Paul Raila is a filmmaker and cinematographer who lost all his work due to the COVID-19 shutdown. “If I really sit down and think about it, I become overwhelmed with dread,” the Houston-based father-of-two admits. “But for my own well-being and just to be a good father and partner, I can’t let myself stay in that space.”
As a self-confessed workaholic, Paul started searching for a side-project to save his sanity. Concerned about how he was going to keep his two daughters Bean (3) and Juju (2) entertained under lockdown, he decided to get them involved.
“I figured I could be all gloom and doom or we could all just try to make the best of it,” Paul says. “I’d been wanting to make more involved videos with my daughters and I realised this family isolation time presented the prefect opportunity.”
The result is a series of 90-second cooking videos hosted by Paul’s young kids. Imagine a more anarchic version of the Swedish chef from The Muppet Show aided by a pint-sized kitchen-hand with a flair for slapstick comedy and you’re halfway there. Suffice to say, the clips are both heartwarming and utterly deranged. As Paul admits, “Things get very wacky, very fast.”
Much of the humour comes from the juxtaposition of the onscreen carnage with the deadpan captions that endeavour to wrestle a coherent narrative out of the culinary wreckage. But the bottom line is they’re just really watchable.
“I’ve done recipe videos for different clients,” the 43-year-old explains. “I made a cooking video with my 93-year-old great aunt a while ago that everyone seemed to enjoy. Everybody just seems to love watching recipe videos.”
Paul’s girls particularly seem to enjoy making pancakes in an episode that’s especially off-kilter. “They could eat nothing but pancakes all day and be completely content.”
Bean, the elder sister is beginning to appreciate her culinary flair. “She’s got so much pride that she has her own cooking show,” Paul says. “She wants to be involved with everything in the kitchen now. The ambition is there, the interest is there. She’s just not quite at a level where she can do all that much beyond holding a spoon.”
But the video projects have proved to be more than light relief. At a difficult time, they’ve provided a shared focus that’s bonded the family closer together.

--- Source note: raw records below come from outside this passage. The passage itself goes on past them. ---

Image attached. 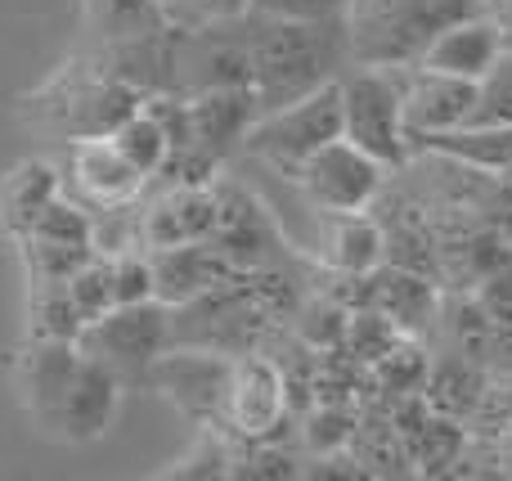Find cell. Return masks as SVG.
I'll return each instance as SVG.
<instances>
[{
    "label": "cell",
    "instance_id": "obj_1",
    "mask_svg": "<svg viewBox=\"0 0 512 481\" xmlns=\"http://www.w3.org/2000/svg\"><path fill=\"white\" fill-rule=\"evenodd\" d=\"M122 378L77 338H27L14 360V396L45 441L95 446L122 410Z\"/></svg>",
    "mask_w": 512,
    "mask_h": 481
},
{
    "label": "cell",
    "instance_id": "obj_2",
    "mask_svg": "<svg viewBox=\"0 0 512 481\" xmlns=\"http://www.w3.org/2000/svg\"><path fill=\"white\" fill-rule=\"evenodd\" d=\"M243 32H248V86L261 113L337 81V68L351 59L346 18L301 23L243 9Z\"/></svg>",
    "mask_w": 512,
    "mask_h": 481
},
{
    "label": "cell",
    "instance_id": "obj_3",
    "mask_svg": "<svg viewBox=\"0 0 512 481\" xmlns=\"http://www.w3.org/2000/svg\"><path fill=\"white\" fill-rule=\"evenodd\" d=\"M477 0H351V63L409 68L441 27L477 14Z\"/></svg>",
    "mask_w": 512,
    "mask_h": 481
},
{
    "label": "cell",
    "instance_id": "obj_4",
    "mask_svg": "<svg viewBox=\"0 0 512 481\" xmlns=\"http://www.w3.org/2000/svg\"><path fill=\"white\" fill-rule=\"evenodd\" d=\"M342 95V140L378 158L387 171L409 162V131H405V68H369L355 63V72L337 77Z\"/></svg>",
    "mask_w": 512,
    "mask_h": 481
},
{
    "label": "cell",
    "instance_id": "obj_5",
    "mask_svg": "<svg viewBox=\"0 0 512 481\" xmlns=\"http://www.w3.org/2000/svg\"><path fill=\"white\" fill-rule=\"evenodd\" d=\"M77 342L99 365L113 369L122 378V387H144L149 369L176 347V320H171V306L149 297V302L113 306L99 320L81 324Z\"/></svg>",
    "mask_w": 512,
    "mask_h": 481
},
{
    "label": "cell",
    "instance_id": "obj_6",
    "mask_svg": "<svg viewBox=\"0 0 512 481\" xmlns=\"http://www.w3.org/2000/svg\"><path fill=\"white\" fill-rule=\"evenodd\" d=\"M337 135H342V95H337V81H328L310 95L256 113L252 131L243 135V153L292 176L319 144L337 140Z\"/></svg>",
    "mask_w": 512,
    "mask_h": 481
},
{
    "label": "cell",
    "instance_id": "obj_7",
    "mask_svg": "<svg viewBox=\"0 0 512 481\" xmlns=\"http://www.w3.org/2000/svg\"><path fill=\"white\" fill-rule=\"evenodd\" d=\"M387 176L391 171L378 158H369L364 149H355L351 140L337 135V140L319 144L288 180H297L306 203L324 216V212H369L378 203Z\"/></svg>",
    "mask_w": 512,
    "mask_h": 481
},
{
    "label": "cell",
    "instance_id": "obj_8",
    "mask_svg": "<svg viewBox=\"0 0 512 481\" xmlns=\"http://www.w3.org/2000/svg\"><path fill=\"white\" fill-rule=\"evenodd\" d=\"M63 185L86 212H113V207H135L149 176L117 149L113 135H77L68 140Z\"/></svg>",
    "mask_w": 512,
    "mask_h": 481
},
{
    "label": "cell",
    "instance_id": "obj_9",
    "mask_svg": "<svg viewBox=\"0 0 512 481\" xmlns=\"http://www.w3.org/2000/svg\"><path fill=\"white\" fill-rule=\"evenodd\" d=\"M288 414V387L283 374L270 356H234L230 360V378H225V405H221V423L243 441H270L283 428Z\"/></svg>",
    "mask_w": 512,
    "mask_h": 481
},
{
    "label": "cell",
    "instance_id": "obj_10",
    "mask_svg": "<svg viewBox=\"0 0 512 481\" xmlns=\"http://www.w3.org/2000/svg\"><path fill=\"white\" fill-rule=\"evenodd\" d=\"M230 360L234 356H221V351H180V347H171L167 356L149 369V383L158 387L185 419H194L198 428H207V423H221Z\"/></svg>",
    "mask_w": 512,
    "mask_h": 481
},
{
    "label": "cell",
    "instance_id": "obj_11",
    "mask_svg": "<svg viewBox=\"0 0 512 481\" xmlns=\"http://www.w3.org/2000/svg\"><path fill=\"white\" fill-rule=\"evenodd\" d=\"M149 261H153V297L162 306H171V311L194 306L207 293H221L234 279V261L212 239L158 248V252H149Z\"/></svg>",
    "mask_w": 512,
    "mask_h": 481
},
{
    "label": "cell",
    "instance_id": "obj_12",
    "mask_svg": "<svg viewBox=\"0 0 512 481\" xmlns=\"http://www.w3.org/2000/svg\"><path fill=\"white\" fill-rule=\"evenodd\" d=\"M216 221H221V194L212 185H167L149 203V212H140L144 252L203 243L216 234Z\"/></svg>",
    "mask_w": 512,
    "mask_h": 481
},
{
    "label": "cell",
    "instance_id": "obj_13",
    "mask_svg": "<svg viewBox=\"0 0 512 481\" xmlns=\"http://www.w3.org/2000/svg\"><path fill=\"white\" fill-rule=\"evenodd\" d=\"M185 104H189V144L212 153L216 162L234 158L243 149V135L252 131L256 113H261L252 86L194 90V95H185Z\"/></svg>",
    "mask_w": 512,
    "mask_h": 481
},
{
    "label": "cell",
    "instance_id": "obj_14",
    "mask_svg": "<svg viewBox=\"0 0 512 481\" xmlns=\"http://www.w3.org/2000/svg\"><path fill=\"white\" fill-rule=\"evenodd\" d=\"M504 45H508L504 41V27L477 9V14L454 18L450 27H441V32L423 45V54L414 59V68H432V72H445V77L477 81L481 72L499 59V50H504Z\"/></svg>",
    "mask_w": 512,
    "mask_h": 481
},
{
    "label": "cell",
    "instance_id": "obj_15",
    "mask_svg": "<svg viewBox=\"0 0 512 481\" xmlns=\"http://www.w3.org/2000/svg\"><path fill=\"white\" fill-rule=\"evenodd\" d=\"M472 95L477 81L463 77H445L432 68H405V131L414 135H432V131H454L468 122L472 113Z\"/></svg>",
    "mask_w": 512,
    "mask_h": 481
},
{
    "label": "cell",
    "instance_id": "obj_16",
    "mask_svg": "<svg viewBox=\"0 0 512 481\" xmlns=\"http://www.w3.org/2000/svg\"><path fill=\"white\" fill-rule=\"evenodd\" d=\"M319 257L337 275H373L387 261V234L369 212H324L319 230Z\"/></svg>",
    "mask_w": 512,
    "mask_h": 481
},
{
    "label": "cell",
    "instance_id": "obj_17",
    "mask_svg": "<svg viewBox=\"0 0 512 481\" xmlns=\"http://www.w3.org/2000/svg\"><path fill=\"white\" fill-rule=\"evenodd\" d=\"M409 149L436 153V158L454 162V167H463V171L499 180L512 167V126H454V131L414 135Z\"/></svg>",
    "mask_w": 512,
    "mask_h": 481
},
{
    "label": "cell",
    "instance_id": "obj_18",
    "mask_svg": "<svg viewBox=\"0 0 512 481\" xmlns=\"http://www.w3.org/2000/svg\"><path fill=\"white\" fill-rule=\"evenodd\" d=\"M59 185V171L41 158H27L5 171V180H0V225H5L9 239L32 230L36 216L59 198Z\"/></svg>",
    "mask_w": 512,
    "mask_h": 481
},
{
    "label": "cell",
    "instance_id": "obj_19",
    "mask_svg": "<svg viewBox=\"0 0 512 481\" xmlns=\"http://www.w3.org/2000/svg\"><path fill=\"white\" fill-rule=\"evenodd\" d=\"M81 5H86V27L99 45L144 41V36L171 27L162 14V0H81Z\"/></svg>",
    "mask_w": 512,
    "mask_h": 481
},
{
    "label": "cell",
    "instance_id": "obj_20",
    "mask_svg": "<svg viewBox=\"0 0 512 481\" xmlns=\"http://www.w3.org/2000/svg\"><path fill=\"white\" fill-rule=\"evenodd\" d=\"M108 135H113V144H117V149H122L126 158H131L149 180L158 176L162 167H167V158H171V135H167V126H162L158 117L144 108V99H140V108H135V113H126Z\"/></svg>",
    "mask_w": 512,
    "mask_h": 481
},
{
    "label": "cell",
    "instance_id": "obj_21",
    "mask_svg": "<svg viewBox=\"0 0 512 481\" xmlns=\"http://www.w3.org/2000/svg\"><path fill=\"white\" fill-rule=\"evenodd\" d=\"M234 464H239V455H234L230 446H225V437L216 432V423H207L203 432H198V441L185 450L180 459H171L162 473L153 477H167V481H221V477H234Z\"/></svg>",
    "mask_w": 512,
    "mask_h": 481
},
{
    "label": "cell",
    "instance_id": "obj_22",
    "mask_svg": "<svg viewBox=\"0 0 512 481\" xmlns=\"http://www.w3.org/2000/svg\"><path fill=\"white\" fill-rule=\"evenodd\" d=\"M463 126H512V45H504L499 59L477 77L472 113Z\"/></svg>",
    "mask_w": 512,
    "mask_h": 481
},
{
    "label": "cell",
    "instance_id": "obj_23",
    "mask_svg": "<svg viewBox=\"0 0 512 481\" xmlns=\"http://www.w3.org/2000/svg\"><path fill=\"white\" fill-rule=\"evenodd\" d=\"M248 9V0H162V14L171 27H207Z\"/></svg>",
    "mask_w": 512,
    "mask_h": 481
},
{
    "label": "cell",
    "instance_id": "obj_24",
    "mask_svg": "<svg viewBox=\"0 0 512 481\" xmlns=\"http://www.w3.org/2000/svg\"><path fill=\"white\" fill-rule=\"evenodd\" d=\"M252 14L270 18H301V23H324V18H346L351 0H248Z\"/></svg>",
    "mask_w": 512,
    "mask_h": 481
},
{
    "label": "cell",
    "instance_id": "obj_25",
    "mask_svg": "<svg viewBox=\"0 0 512 481\" xmlns=\"http://www.w3.org/2000/svg\"><path fill=\"white\" fill-rule=\"evenodd\" d=\"M499 180H504V189L512 194V167H508V171H504V176H499Z\"/></svg>",
    "mask_w": 512,
    "mask_h": 481
}]
</instances>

“My wife deserves a lot of credit,” says Paul. “Setting up the cameras is easy. She wrangles and dresses the girls, prepares all the ingredients, and provides off-camera emotional support. None of this would be possible without her.
“Between making these videos, taking naps and trying not to drink too much, I’m exhausted. My wife is the glue that holds everything together and the real star of the show around here. None of this would be possible without her.”